Following the downgrade, the IDRs of NBB are now driven solely by its standalone creditworthiness. The downgrade reflects increased pressure on the bank’s VR from a weakened operating environment and, more specifically, the sovereign rating. The downward revision of the SRF reflects the sovereign’s weaker foreign-currency (FC) reserves and higher debt levels.
In accordance with Fitch’s policies, the issuer appealed and provided additional information to Fitch. The rating action is different to the original rating committee outcome.
NBB’s VR, which reflects the bank’s standalone credit profile, is capped by the operating environment in Bahrain and Bahrain’s sovereign rating. NBB is a systemically important retail bank in Bahrain with significant exposure to the sovereign and domestic operating environment.
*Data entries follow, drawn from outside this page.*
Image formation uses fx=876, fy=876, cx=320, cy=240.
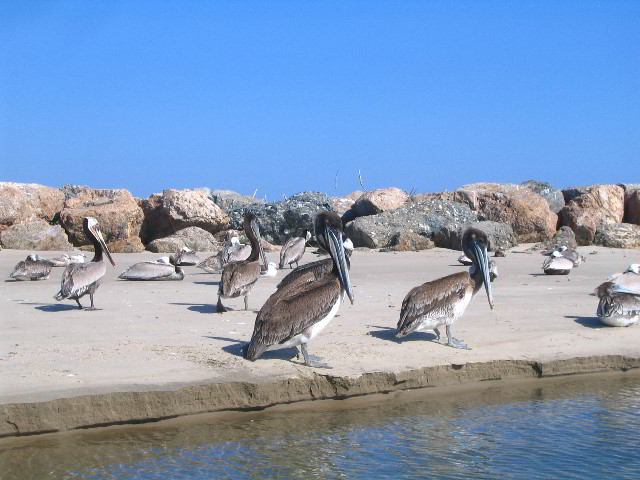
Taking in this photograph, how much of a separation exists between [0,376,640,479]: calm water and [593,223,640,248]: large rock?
12598mm

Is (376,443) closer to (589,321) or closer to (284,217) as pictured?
(589,321)

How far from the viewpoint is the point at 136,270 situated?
1291 centimetres

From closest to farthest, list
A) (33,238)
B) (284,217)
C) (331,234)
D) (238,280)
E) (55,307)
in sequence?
(331,234), (238,280), (55,307), (33,238), (284,217)

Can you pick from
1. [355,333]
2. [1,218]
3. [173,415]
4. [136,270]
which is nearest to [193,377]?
[173,415]

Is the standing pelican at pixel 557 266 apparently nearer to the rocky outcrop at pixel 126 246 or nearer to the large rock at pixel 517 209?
the large rock at pixel 517 209

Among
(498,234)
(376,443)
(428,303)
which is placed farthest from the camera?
(498,234)

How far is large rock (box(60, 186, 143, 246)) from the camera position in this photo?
19.1 metres

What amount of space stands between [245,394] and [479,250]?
308cm

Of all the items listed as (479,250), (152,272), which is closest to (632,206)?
(152,272)

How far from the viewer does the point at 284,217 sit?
2127 cm

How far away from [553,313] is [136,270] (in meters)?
6.15

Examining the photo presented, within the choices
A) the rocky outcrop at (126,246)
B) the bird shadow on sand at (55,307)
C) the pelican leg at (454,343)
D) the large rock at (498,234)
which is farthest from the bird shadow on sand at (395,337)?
the rocky outcrop at (126,246)

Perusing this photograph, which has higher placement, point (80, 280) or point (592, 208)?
point (592, 208)

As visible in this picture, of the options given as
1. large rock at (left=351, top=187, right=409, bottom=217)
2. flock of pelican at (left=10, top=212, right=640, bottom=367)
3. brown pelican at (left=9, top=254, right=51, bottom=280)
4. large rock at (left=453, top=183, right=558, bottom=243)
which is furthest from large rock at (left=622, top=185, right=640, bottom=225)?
brown pelican at (left=9, top=254, right=51, bottom=280)
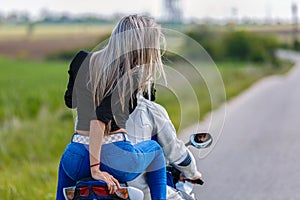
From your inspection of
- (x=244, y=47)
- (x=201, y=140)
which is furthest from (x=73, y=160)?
(x=244, y=47)

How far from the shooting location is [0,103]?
17.3 m

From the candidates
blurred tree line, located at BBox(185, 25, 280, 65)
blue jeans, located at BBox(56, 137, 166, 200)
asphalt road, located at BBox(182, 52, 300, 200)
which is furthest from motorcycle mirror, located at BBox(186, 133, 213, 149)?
blurred tree line, located at BBox(185, 25, 280, 65)

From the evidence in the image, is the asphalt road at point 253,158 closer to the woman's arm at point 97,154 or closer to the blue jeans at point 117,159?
the blue jeans at point 117,159

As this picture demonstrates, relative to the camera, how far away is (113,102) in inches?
131

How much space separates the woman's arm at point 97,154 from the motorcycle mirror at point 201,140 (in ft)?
1.57

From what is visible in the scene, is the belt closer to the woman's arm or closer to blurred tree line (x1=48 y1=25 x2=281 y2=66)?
the woman's arm

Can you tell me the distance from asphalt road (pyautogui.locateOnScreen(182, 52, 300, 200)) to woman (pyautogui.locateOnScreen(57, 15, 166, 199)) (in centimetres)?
51

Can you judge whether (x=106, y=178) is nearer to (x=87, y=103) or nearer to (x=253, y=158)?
(x=87, y=103)

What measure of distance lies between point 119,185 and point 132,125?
0.30 m

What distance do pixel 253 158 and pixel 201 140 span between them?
523 cm

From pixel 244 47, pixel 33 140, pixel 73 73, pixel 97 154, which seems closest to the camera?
pixel 97 154

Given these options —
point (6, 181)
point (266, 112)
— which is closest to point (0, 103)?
point (266, 112)

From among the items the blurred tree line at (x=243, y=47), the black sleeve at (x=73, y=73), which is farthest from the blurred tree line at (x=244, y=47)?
the black sleeve at (x=73, y=73)

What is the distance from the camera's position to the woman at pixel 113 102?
3.33m
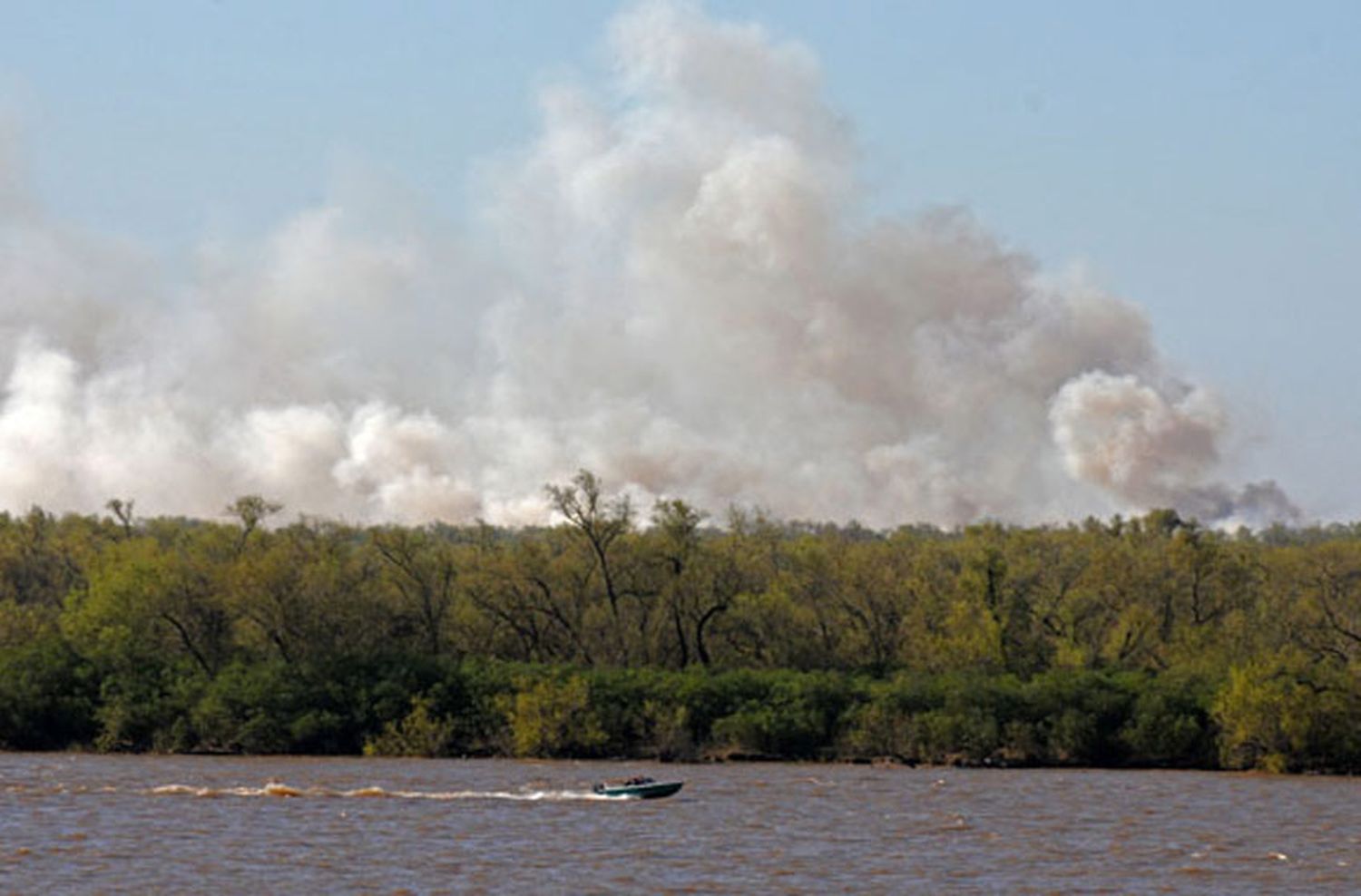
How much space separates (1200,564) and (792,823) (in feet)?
169

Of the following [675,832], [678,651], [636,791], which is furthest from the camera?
[678,651]

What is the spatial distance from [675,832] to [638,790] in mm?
10032

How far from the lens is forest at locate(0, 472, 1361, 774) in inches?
3846

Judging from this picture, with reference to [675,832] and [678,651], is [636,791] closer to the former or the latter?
[675,832]

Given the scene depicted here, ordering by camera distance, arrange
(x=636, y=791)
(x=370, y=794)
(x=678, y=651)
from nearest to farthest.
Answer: (x=636, y=791) → (x=370, y=794) → (x=678, y=651)

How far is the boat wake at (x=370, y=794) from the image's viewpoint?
7762 cm

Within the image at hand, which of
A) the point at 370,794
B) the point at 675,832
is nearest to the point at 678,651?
the point at 370,794

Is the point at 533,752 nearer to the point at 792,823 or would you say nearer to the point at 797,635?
the point at 797,635

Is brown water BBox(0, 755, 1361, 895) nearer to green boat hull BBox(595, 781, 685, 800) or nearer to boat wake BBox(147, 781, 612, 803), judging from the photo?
boat wake BBox(147, 781, 612, 803)

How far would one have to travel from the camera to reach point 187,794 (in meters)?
79.1

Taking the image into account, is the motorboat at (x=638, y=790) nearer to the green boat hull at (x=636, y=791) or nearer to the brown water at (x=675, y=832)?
the green boat hull at (x=636, y=791)

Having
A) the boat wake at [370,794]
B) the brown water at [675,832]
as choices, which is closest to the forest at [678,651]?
the brown water at [675,832]

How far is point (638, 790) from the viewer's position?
76.6 metres

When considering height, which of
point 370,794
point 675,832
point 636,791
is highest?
point 636,791
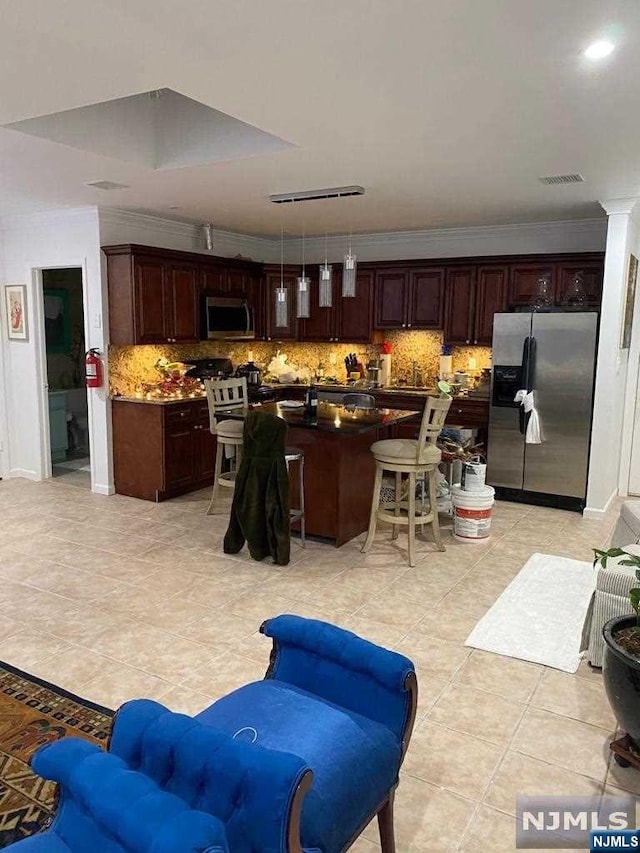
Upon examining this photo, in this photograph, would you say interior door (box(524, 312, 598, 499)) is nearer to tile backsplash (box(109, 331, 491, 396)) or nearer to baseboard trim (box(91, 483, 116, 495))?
tile backsplash (box(109, 331, 491, 396))

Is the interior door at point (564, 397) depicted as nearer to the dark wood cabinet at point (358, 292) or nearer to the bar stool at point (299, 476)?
the dark wood cabinet at point (358, 292)

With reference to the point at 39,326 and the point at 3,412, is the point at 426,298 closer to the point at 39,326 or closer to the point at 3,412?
the point at 39,326

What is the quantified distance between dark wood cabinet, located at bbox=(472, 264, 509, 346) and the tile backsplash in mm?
327

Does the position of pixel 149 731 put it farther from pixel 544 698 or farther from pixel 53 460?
pixel 53 460

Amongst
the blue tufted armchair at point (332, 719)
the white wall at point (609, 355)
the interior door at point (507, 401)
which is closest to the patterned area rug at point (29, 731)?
the blue tufted armchair at point (332, 719)

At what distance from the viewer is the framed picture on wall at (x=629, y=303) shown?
5.90 metres

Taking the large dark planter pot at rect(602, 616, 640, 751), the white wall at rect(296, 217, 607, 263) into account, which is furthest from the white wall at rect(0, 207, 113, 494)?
the large dark planter pot at rect(602, 616, 640, 751)

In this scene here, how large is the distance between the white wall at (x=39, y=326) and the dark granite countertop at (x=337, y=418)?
1742 millimetres

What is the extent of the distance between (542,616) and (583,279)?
379cm

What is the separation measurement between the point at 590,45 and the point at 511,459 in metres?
4.36

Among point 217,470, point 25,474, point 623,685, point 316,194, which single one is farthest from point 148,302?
point 623,685

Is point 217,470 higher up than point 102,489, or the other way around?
point 217,470

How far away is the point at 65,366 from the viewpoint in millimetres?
8297

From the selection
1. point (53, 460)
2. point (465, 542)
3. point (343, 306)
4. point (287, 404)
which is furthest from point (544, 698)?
point (53, 460)
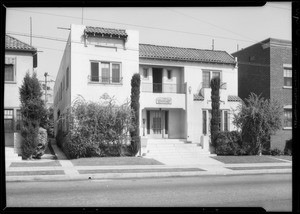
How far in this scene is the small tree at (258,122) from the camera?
22.5 metres

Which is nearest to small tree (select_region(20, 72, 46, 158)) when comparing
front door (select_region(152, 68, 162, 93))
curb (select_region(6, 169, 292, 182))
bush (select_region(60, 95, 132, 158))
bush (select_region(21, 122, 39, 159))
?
bush (select_region(21, 122, 39, 159))

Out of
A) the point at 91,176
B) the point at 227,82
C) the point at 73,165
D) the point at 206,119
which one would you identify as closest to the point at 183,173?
the point at 91,176

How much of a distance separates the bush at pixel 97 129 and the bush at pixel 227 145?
20.8 ft

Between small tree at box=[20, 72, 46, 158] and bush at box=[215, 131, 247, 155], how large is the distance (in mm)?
11491

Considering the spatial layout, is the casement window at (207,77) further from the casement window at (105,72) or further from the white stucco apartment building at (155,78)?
the casement window at (105,72)

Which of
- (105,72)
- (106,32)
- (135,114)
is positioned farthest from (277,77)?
(106,32)

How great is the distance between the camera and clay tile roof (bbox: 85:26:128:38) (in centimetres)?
2234

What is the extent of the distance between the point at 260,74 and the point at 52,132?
855 inches

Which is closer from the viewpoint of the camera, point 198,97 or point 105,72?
point 105,72

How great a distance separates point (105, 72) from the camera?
22.9 metres

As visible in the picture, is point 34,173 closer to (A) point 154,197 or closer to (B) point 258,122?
(A) point 154,197

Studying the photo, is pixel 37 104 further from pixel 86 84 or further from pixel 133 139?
pixel 133 139

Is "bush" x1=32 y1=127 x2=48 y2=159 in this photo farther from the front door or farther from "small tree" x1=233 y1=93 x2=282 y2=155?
"small tree" x1=233 y1=93 x2=282 y2=155

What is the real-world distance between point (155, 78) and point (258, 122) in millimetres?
8290
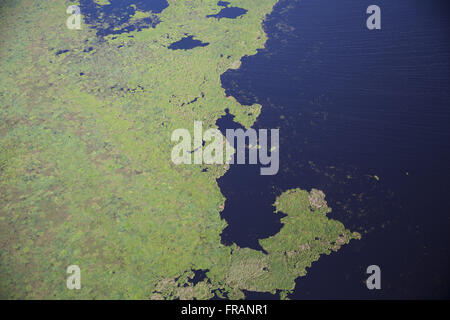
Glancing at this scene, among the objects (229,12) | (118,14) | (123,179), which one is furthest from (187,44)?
(123,179)

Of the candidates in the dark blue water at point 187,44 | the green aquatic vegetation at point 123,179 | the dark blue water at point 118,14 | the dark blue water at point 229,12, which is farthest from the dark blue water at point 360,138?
the dark blue water at point 118,14

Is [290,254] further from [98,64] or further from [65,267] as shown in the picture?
[98,64]

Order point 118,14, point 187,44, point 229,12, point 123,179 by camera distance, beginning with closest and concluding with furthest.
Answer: point 123,179
point 187,44
point 229,12
point 118,14

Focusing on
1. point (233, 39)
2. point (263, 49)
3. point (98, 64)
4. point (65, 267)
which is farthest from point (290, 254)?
point (98, 64)

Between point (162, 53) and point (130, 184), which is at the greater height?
point (162, 53)

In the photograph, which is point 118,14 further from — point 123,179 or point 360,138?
point 360,138
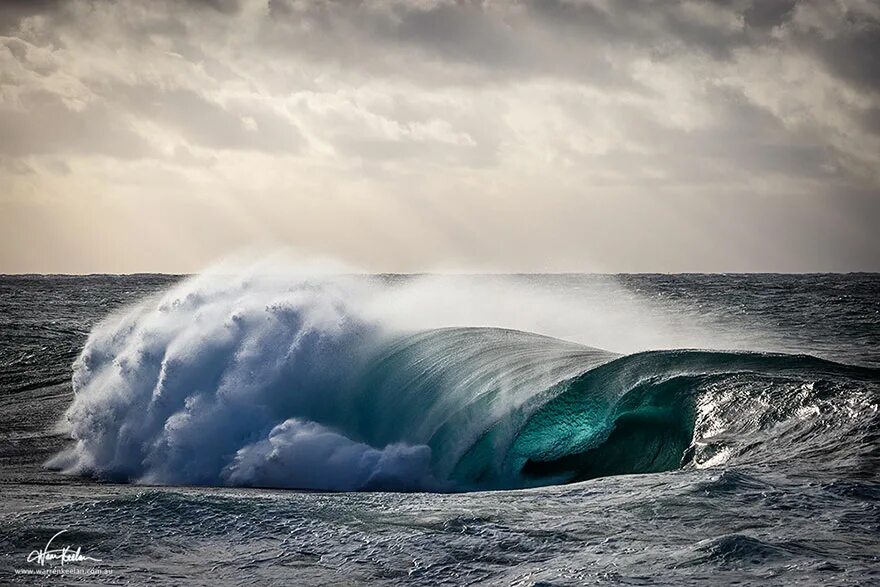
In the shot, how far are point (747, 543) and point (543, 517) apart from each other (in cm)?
156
The VR considers the concentration of NBB’s operations in the challenging operating environment in Bahrain, the expected weakening of asset quality, high concentrations in loans and deposits, declining but healthy profitability, a strong domestic franchise, adequate capitalisation and a comfortable liquidity and funding profile.
NBB has a strong domestic franchise, accounting for 22% of the retail banking sector’s (i.e. banks with a retail banking license) domestic assets at end-1H20. The acquisition of Bahrain Islamic Bank (BISB) in January 2020 has increased its market share by around 6% and positioned NBB as the largest domestic-focused bank in Bahrain, in addition to strengthening its presence in retail banking (i.e. personal banking) and Islamic finance.
Revenue diversification is limited, with NBB’s branches in Saudi Arabia and the United Arab Emirates making only a small contribution to revenue (4% in 2019). Net interest income is the main driver of revenues (79% in 2019), but Fitch expects non-interest income to increase as NBB grows its client-related treasury business, transaction-banking capabilities, corporate-banking relationships and investment-banking activities, in line with management’s strategy.